Most studies are quantitative, and while they identify school exclusion, special education needs, and protective factors in increasing school engagement for youth on probation, a qualitative, contextual understanding that pays attention to the educational experiences and trajectories of girls on probation is absent. This is crucial given feminist scholarship underlining (i) racialized and gendered pathways (e.g., childhood sexual abuse, intimate partner violence, adultification bias) that disproportionately bring girls of color into system-involvement (Javdani et al., 2011; Epstein et al., 2017), and (ii) the paternalistic ways in which courts respond to girls (Anderson et al., 2023).
Methods: We conducted in-depth, longitudinal, mixed-methods case file review of a sample of 35 girls sentenced to probation in a Northeast state. Eligibility criteria for cases included having been sentenced to probation and the case being closed/sentence completed in 2020. The 35 cases were randomly sampled and included a detailed examination from girls’ offending through completion of the probation sentence. Our analysis allowed for a nuanced view of girls’ specific pathways (i.e. charges, family histories, trauma histories, neighborhood poverty, previous academic experiences, etc.) into the juvenile legal system and how their education is shaped by the interconnected systems they are involved in while on probation. Data were analyzed in Dedoose using thematic analysis (Braun & Clarke, 2006).

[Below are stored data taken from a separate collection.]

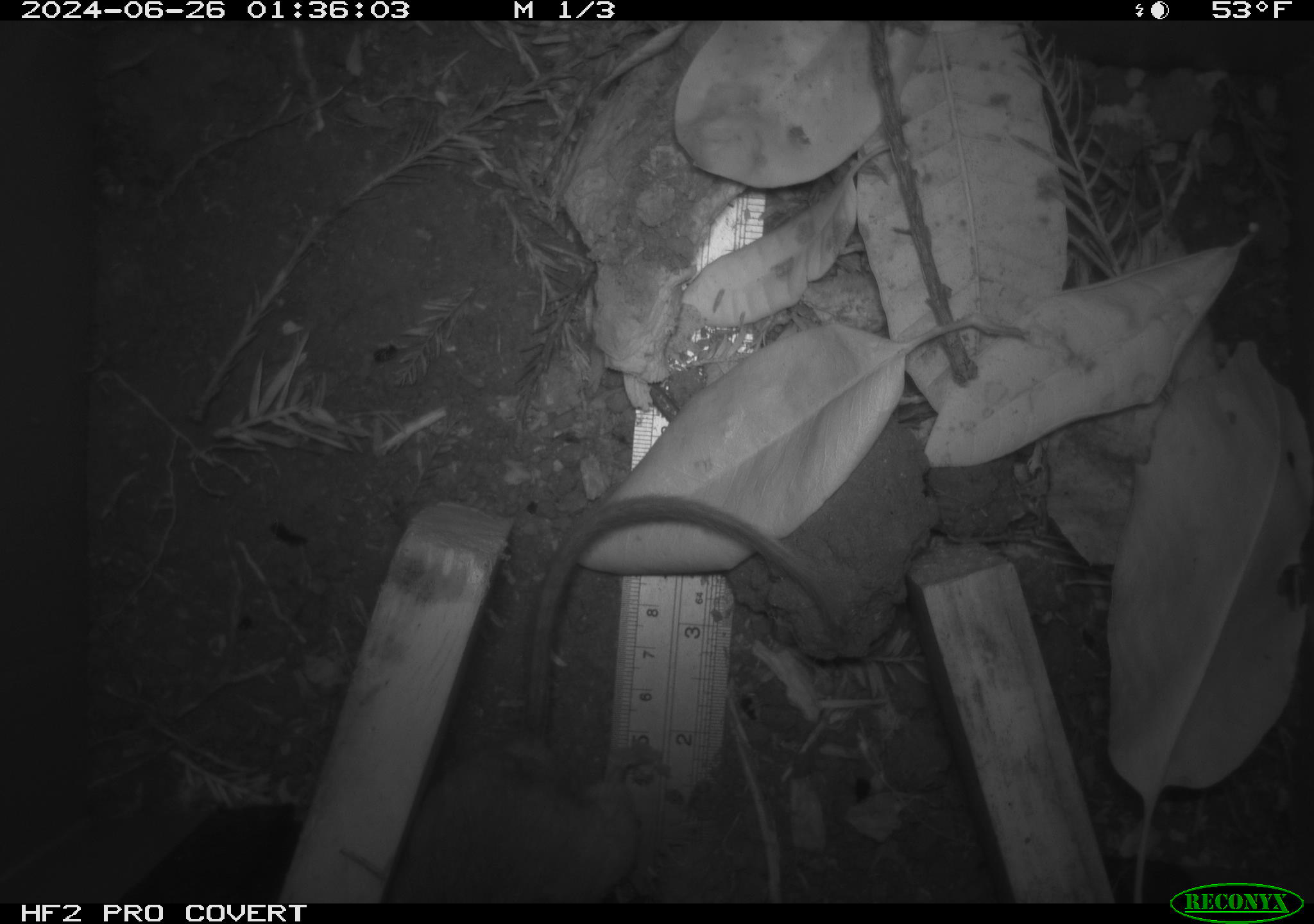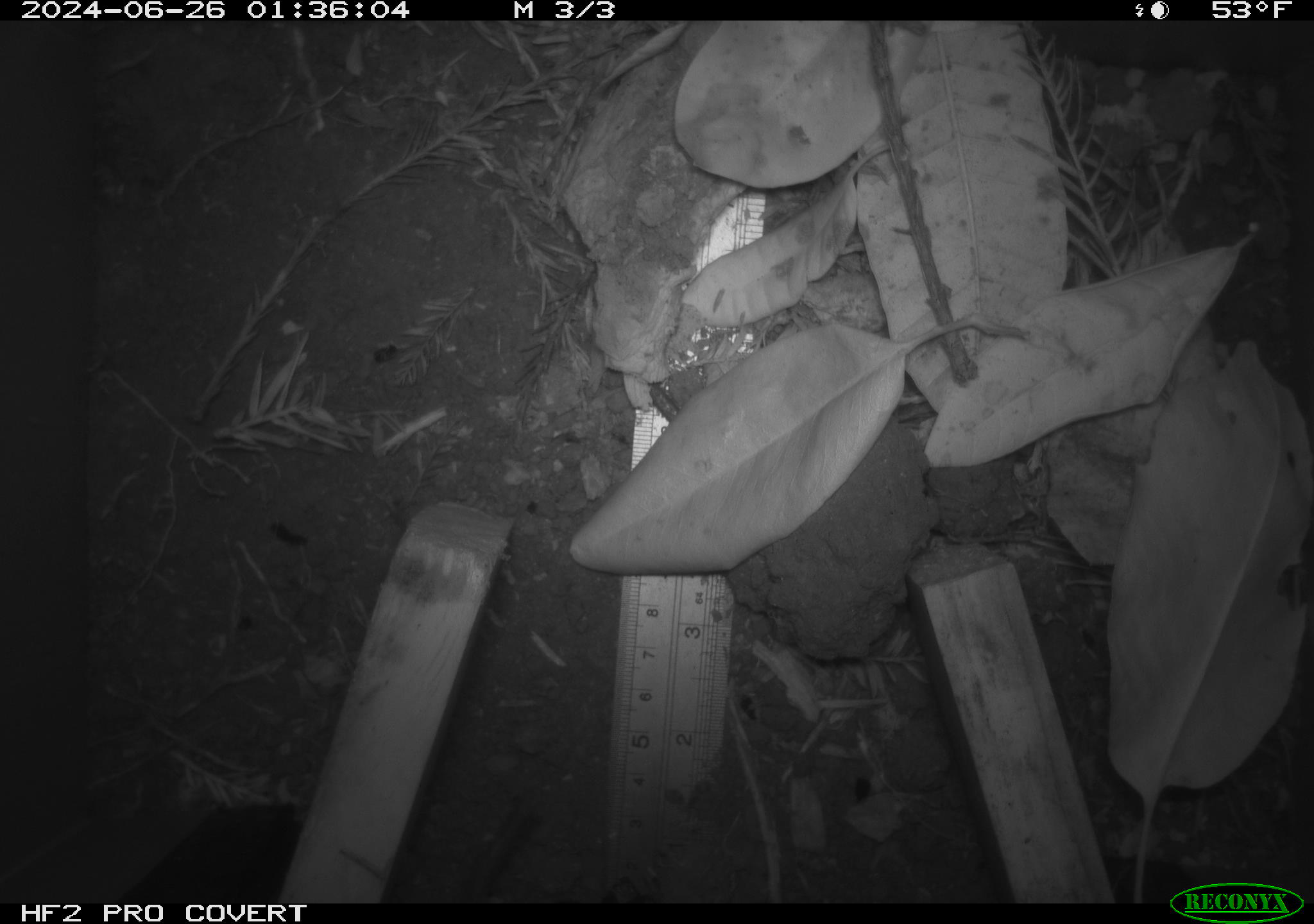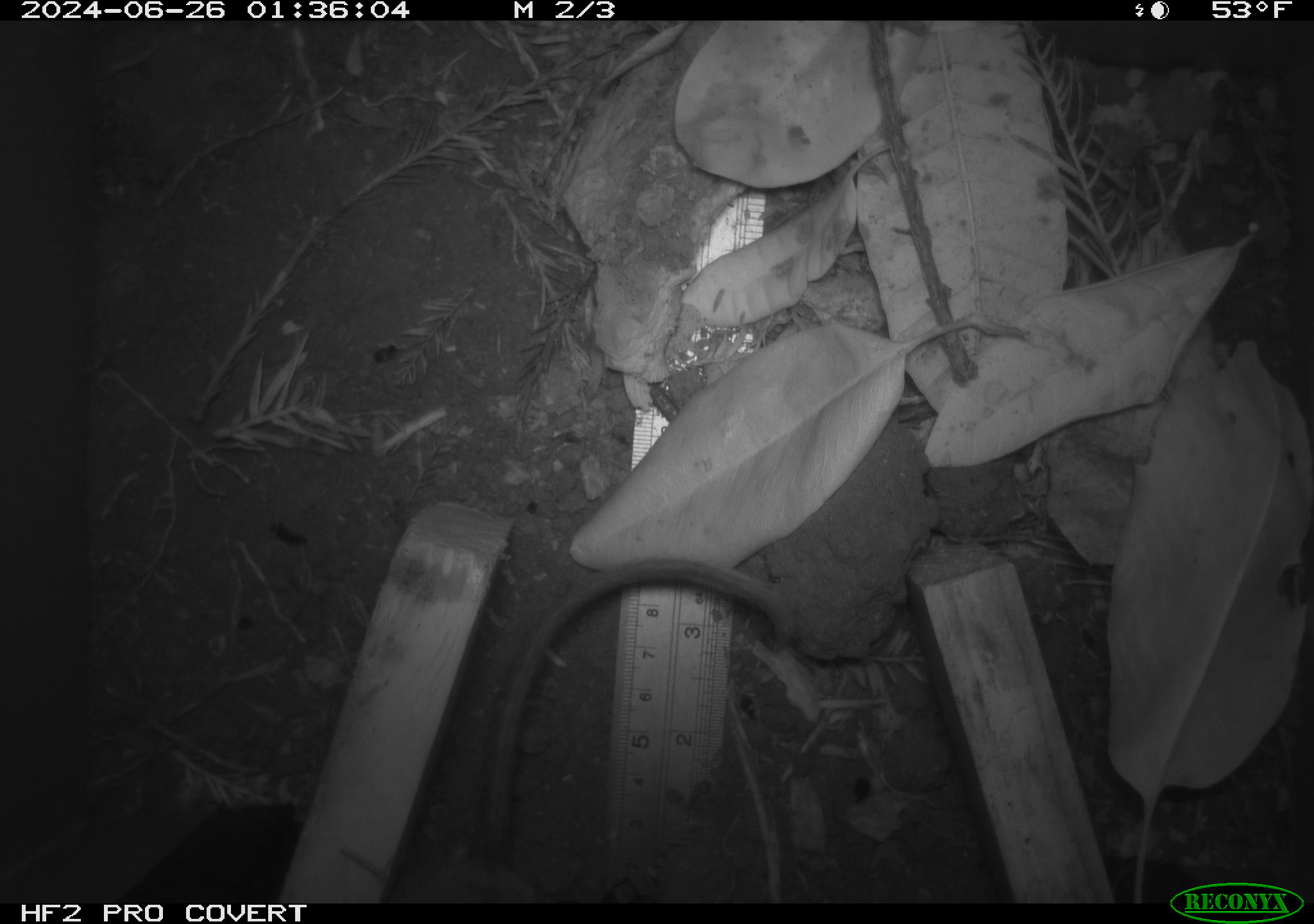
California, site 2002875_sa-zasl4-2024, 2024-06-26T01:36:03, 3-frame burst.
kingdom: Animalia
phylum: Chordata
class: Mammalia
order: Rodentia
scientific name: Rodentia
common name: rodent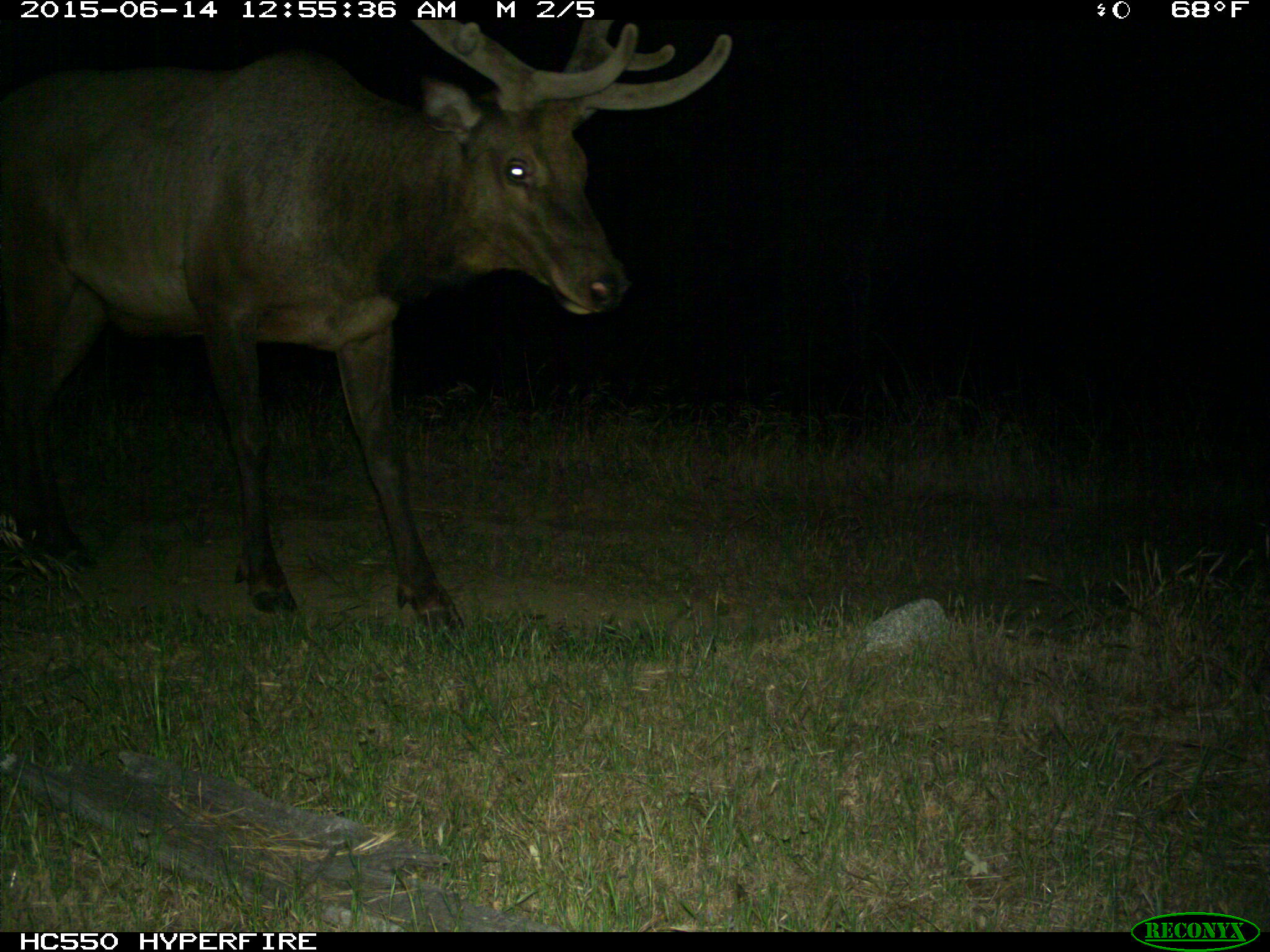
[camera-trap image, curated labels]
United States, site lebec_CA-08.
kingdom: Animalia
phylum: Chordata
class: Mammalia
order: Artiodactyla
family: Cervidae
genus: Cervus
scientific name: Cervus canadensis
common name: elk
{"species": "Cervus canadensis (elk)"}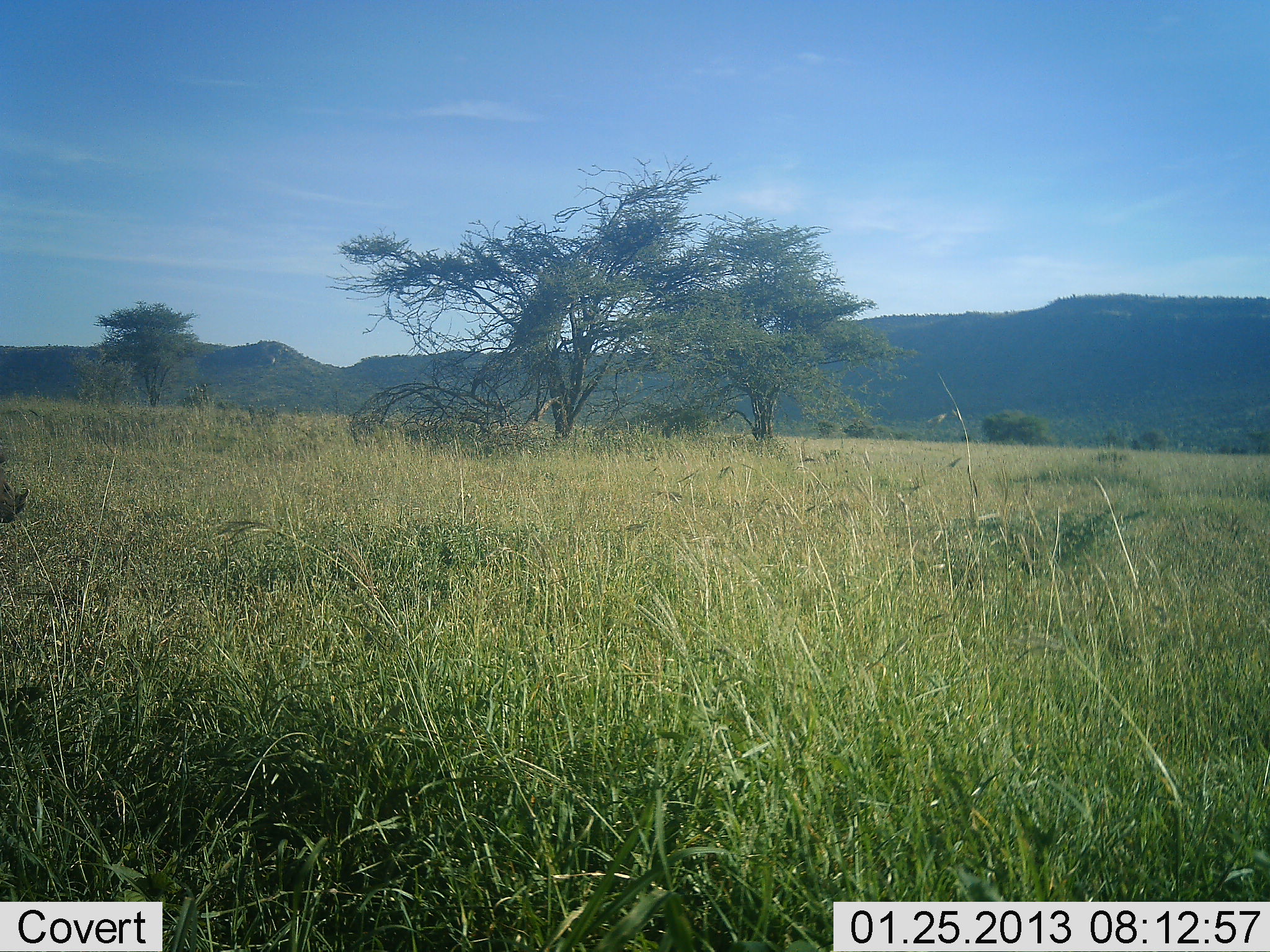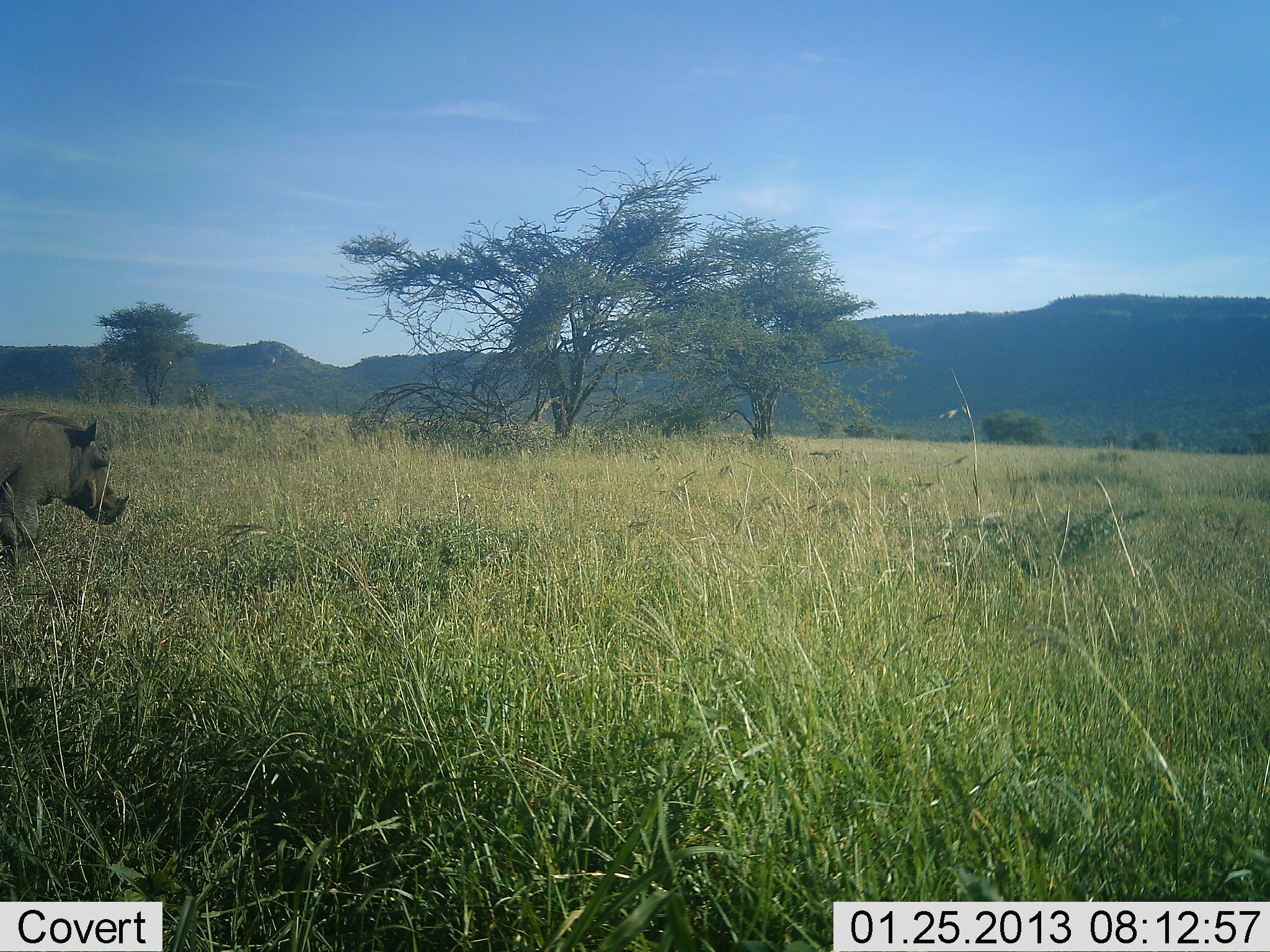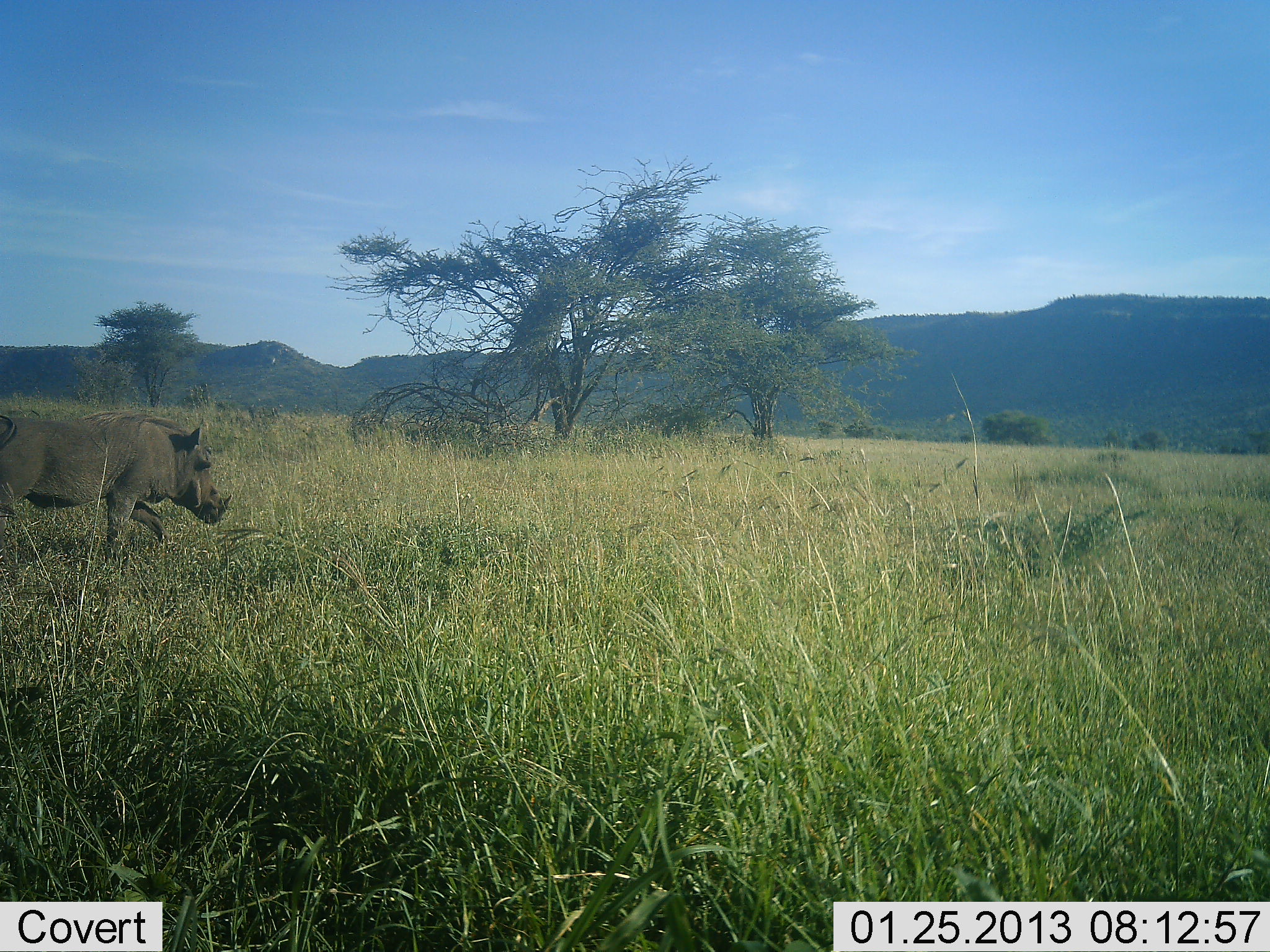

Results: Preliminary analyses suggest that incidents in schools, involvement with peers during offending behaviors, long-term involvement in child welfare, and sexual trauma are pathways into the juvenile legal system. System responses to girls’ delinquency include referrals to behavioral health treatments, compliance with home and school rules, limited engagement with other court-involved peers, etc. Post sentencing, there are increased expectations of how girls “should” behave; however, the data suggests girls’ inability to meet those demands in the absence of structural resources. Preliminary analyses suggest a deeper need to involve girls in their care coordination, and a structural understanding of how various systems are implicated in girls’ educational trajectories while on probation.
Conclusion and Implications: This study supports understanding how interconnected systems are implicated both in girls’ pathways to the juvenile legal system and their subsequent educational experiences while on probation. Analyses reveal contextual barriers to involving girls in the coordination of their care and hold the potential to inform policymaking both from an inter-agency and intra-agency perspective.